Le rapport conclut qu’il est urgent de disposer d’un cadre national plus clair et protecteur, qui reconnaisse pleinement les droits humains de la population paysanne, des peuples autochtones et des personnes LGBTI. Les défenseurs et défenseures qui œuvrent pour ces droits disposeraient ainsi d’un meilleur cadre de travail et leur légitimité et leur visibilité en seraient accrues, tout particulièrement dans un contexte où prévalent les conflits autour de la terre et les stéréotypes hétéro-patriarcaux.

« Tant que des solutions n’auront pas été trouvées pour remédier aux problèmes structurels qui mettent en danger les défenseurs des droits humains, des mesures comme la Loi de Protection des Défenseurs, qui vont pourtant dans la bonne direction, ne seront pas efficaces. Les politiques discriminatoires contre les personnes LGBTI ainsi que les violations des droits relatifs à la terre, y compris l’obligation de consulter les communautés affectées par des projets de développement, contribuent à exacerber les conflits et à renforcer les stéréotypes, et laissent les défenseurs entre le marteau et l’enclume »

nos organisations

Notamment, dans un contexte où 837 projets miniers couvrant 35% du territoire national pourraient bientôt voir le jour, la mise en place d’un cadre législatif clair et respectueux des normes internationales en matière de droits humains relatifs à la terre contribuerait à canaliser les possibles conflits au travers de canaux institutionnels de dialogue au lieu de générer de la violence et des conflits sociaux. Pour toutes ces raisons, nos organisations appellent à la tenue de débats participatifs incluant notamment la société civile et notamment des peuples autochtones et garifunas.

Le rapport conclut d’autre part que les facteurs structurels comme la militarisation de l’État, le manque d’indépendance du pouvoir judiciaire, la stigmatisation systématique des défenseurs et les carences institutionnelles de l’État en matière de droits humains sont la preuve de l’absence de volonté réelle de l’État de protéger les défenseurs des droits humains.
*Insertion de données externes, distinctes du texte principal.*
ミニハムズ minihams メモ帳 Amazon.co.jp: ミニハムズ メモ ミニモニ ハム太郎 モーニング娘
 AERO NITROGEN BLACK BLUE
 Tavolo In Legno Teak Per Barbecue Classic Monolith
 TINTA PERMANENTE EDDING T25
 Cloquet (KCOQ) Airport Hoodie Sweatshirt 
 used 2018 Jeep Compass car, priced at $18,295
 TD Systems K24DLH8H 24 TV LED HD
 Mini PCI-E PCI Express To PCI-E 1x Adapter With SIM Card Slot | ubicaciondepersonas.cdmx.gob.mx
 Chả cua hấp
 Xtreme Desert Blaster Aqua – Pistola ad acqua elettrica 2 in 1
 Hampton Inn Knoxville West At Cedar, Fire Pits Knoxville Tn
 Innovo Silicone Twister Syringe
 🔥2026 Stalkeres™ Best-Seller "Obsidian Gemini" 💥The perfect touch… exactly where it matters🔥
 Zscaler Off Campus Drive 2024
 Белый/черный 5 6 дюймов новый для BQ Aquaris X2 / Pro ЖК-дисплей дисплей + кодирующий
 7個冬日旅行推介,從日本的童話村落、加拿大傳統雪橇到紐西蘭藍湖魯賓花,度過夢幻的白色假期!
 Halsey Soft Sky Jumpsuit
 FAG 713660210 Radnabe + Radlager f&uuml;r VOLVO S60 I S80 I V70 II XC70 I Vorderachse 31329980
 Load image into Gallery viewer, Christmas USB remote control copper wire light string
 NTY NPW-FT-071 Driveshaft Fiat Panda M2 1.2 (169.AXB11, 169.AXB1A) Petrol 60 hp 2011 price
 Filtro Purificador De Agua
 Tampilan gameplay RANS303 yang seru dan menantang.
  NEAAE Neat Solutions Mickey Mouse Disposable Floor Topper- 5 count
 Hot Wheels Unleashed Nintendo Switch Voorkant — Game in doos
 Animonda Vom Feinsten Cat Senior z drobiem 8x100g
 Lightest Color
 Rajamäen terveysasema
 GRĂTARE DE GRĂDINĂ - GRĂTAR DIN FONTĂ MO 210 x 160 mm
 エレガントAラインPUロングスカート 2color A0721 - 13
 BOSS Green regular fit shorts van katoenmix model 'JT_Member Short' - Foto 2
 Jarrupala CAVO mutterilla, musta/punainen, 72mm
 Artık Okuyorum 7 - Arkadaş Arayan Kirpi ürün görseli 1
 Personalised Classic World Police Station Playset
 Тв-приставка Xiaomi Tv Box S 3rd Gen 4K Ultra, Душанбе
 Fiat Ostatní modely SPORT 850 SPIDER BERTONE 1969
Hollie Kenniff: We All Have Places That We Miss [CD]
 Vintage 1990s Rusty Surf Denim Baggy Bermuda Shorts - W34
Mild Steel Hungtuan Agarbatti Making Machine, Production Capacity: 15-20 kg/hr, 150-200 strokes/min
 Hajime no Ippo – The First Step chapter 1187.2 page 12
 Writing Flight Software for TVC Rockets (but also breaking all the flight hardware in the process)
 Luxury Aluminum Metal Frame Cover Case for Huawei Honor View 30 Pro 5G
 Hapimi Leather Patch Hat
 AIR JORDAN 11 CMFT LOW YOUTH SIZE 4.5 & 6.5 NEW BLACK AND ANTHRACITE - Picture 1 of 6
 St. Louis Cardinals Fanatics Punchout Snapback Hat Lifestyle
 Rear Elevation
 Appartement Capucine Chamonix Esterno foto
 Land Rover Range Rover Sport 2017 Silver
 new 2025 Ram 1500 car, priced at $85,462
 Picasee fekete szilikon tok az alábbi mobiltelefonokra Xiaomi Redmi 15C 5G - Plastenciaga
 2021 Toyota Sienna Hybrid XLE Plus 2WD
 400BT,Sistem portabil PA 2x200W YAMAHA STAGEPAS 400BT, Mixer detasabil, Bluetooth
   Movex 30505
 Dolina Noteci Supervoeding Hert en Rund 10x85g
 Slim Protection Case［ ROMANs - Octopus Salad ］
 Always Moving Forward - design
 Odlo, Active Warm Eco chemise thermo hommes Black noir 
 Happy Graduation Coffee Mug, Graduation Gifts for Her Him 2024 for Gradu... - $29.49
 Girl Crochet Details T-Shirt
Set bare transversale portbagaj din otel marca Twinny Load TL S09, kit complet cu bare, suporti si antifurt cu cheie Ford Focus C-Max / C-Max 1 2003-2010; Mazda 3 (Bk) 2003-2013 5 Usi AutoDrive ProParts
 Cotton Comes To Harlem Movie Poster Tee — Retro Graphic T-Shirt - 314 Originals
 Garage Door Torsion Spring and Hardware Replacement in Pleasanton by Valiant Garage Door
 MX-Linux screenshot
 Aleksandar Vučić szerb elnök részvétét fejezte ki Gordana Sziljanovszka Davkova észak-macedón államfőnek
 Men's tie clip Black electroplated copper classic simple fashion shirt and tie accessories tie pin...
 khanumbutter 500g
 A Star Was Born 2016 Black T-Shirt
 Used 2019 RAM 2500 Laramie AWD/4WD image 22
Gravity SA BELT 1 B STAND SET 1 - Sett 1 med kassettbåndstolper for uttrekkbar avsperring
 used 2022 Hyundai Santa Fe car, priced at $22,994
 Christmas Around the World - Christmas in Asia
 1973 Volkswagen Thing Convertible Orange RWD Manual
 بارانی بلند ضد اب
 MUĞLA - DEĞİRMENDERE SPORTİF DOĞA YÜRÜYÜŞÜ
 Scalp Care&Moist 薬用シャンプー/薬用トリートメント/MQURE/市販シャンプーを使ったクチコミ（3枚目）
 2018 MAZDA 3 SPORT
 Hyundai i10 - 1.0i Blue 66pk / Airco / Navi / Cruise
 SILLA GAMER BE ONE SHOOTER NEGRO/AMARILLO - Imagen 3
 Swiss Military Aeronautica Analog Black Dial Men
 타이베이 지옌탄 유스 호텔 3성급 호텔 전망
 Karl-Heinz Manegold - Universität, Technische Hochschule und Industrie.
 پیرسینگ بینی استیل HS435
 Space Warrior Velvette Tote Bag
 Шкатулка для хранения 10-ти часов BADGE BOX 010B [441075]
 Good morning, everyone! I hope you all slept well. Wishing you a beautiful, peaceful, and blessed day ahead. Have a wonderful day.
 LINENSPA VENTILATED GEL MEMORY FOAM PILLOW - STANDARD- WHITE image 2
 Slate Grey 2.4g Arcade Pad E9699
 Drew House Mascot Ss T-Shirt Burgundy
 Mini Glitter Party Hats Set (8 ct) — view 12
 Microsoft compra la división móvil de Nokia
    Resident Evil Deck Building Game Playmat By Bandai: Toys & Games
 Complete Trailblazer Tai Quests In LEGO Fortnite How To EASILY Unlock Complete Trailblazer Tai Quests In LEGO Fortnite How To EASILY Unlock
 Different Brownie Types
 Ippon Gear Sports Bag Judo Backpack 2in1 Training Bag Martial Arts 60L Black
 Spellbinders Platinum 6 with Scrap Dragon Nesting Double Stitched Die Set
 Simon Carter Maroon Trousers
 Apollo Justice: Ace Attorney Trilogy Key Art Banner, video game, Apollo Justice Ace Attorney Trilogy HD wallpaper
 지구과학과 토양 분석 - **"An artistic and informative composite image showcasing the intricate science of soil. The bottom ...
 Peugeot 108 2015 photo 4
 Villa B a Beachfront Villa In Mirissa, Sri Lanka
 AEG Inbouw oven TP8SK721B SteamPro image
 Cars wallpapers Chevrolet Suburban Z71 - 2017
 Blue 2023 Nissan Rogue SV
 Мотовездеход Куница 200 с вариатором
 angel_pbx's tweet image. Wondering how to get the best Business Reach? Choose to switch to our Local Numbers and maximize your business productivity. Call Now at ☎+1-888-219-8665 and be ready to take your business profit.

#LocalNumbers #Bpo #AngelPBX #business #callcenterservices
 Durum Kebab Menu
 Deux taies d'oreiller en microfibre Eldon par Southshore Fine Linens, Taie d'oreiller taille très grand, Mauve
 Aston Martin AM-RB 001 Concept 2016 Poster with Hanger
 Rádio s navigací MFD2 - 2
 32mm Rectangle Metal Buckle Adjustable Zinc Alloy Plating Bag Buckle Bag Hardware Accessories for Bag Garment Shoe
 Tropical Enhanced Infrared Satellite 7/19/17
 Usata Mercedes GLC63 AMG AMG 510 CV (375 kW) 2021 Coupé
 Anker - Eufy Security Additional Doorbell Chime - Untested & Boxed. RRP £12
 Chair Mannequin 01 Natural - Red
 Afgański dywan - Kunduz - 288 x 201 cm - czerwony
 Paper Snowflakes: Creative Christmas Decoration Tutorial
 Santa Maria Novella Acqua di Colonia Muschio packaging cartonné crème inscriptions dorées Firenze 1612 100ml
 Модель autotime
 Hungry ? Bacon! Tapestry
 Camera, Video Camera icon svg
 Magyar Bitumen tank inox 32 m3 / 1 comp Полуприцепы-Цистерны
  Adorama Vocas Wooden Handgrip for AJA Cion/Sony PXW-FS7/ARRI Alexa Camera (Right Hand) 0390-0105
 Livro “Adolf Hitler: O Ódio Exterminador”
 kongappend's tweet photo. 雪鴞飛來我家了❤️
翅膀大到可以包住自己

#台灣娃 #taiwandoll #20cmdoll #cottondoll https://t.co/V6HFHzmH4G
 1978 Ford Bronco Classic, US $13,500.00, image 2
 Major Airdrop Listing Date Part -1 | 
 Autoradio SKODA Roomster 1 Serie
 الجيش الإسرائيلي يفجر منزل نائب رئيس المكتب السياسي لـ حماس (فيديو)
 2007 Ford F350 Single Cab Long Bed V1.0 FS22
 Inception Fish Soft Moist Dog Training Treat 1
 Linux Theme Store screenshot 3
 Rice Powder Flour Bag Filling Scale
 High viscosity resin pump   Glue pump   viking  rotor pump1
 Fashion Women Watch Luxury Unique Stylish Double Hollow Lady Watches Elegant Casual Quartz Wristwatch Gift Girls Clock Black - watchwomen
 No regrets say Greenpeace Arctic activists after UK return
Preuve en sont les déclarations récentes et extrêmement préoccupantes du Président Juan Orlando Hernández, criminalisant de façon irresponsable les organisations de défense des droits humains en les assimilant à des gangs. De tels propos ne peuvent que contribuer à accroître davantage le risque d’attaques contre les défenseurs.

A la lumière des conclusions de notre rapport, nos organisations formulent des recommandations spécifiques sur les réformes structurelles nécessaires, identifiées par nos organisations à partir de leur analyse.

L’Observatoire pour la protection des défenseurs des droits de l’Homme (l’Observatoire) est un programme crée en 1997 par l’Organisation mondiale contre la torture (OMCT) et la FIDH et son objectif est d’intervenir pour prévenir ou parer à des situations concrètes de répression contre les défenseurs et défenseures des droits humains. L’OMCT et la FIDH sont tous deux membres de ProtectDefenders.eu, le Mécanisme de l’Union européenne pour les défenseurs des droits humains, mis en œuvre par la société civile internationale.